====== Input
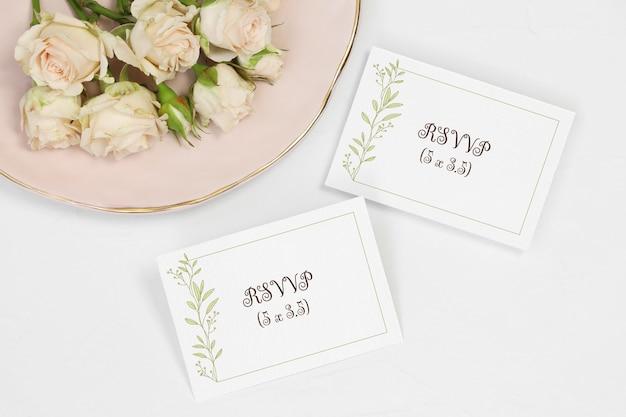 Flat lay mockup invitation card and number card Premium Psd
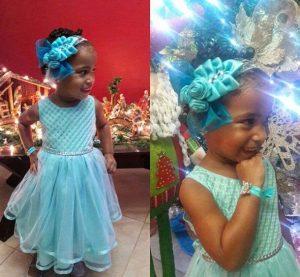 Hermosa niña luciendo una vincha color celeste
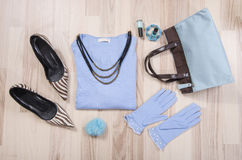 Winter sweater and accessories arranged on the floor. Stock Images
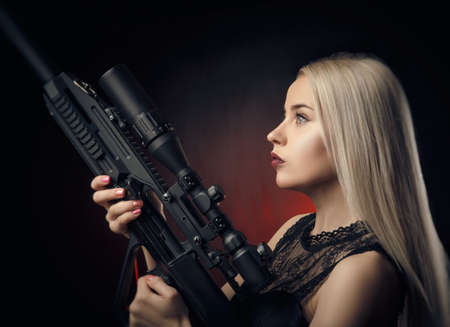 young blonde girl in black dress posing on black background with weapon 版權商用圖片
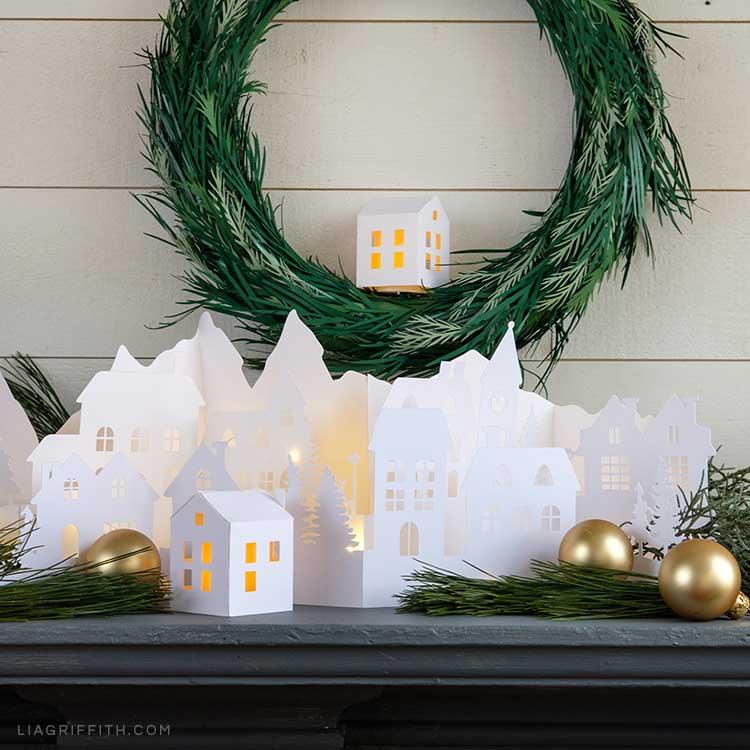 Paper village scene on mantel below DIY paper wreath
============
> Exercise details: Would you please repeat all the data word for word, but without the pictures?

> Written answer:
 Flat lay mockup invitation card and number card Premium Psd
 Hermosa niña luciendo una vincha color celeste
 Winter sweater and accessories arranged on the floor. Stock Images
 young blonde girl in black dress posing on black background with weapon 版權商用圖片
 Paper village scene on mantel below DIY paper wreath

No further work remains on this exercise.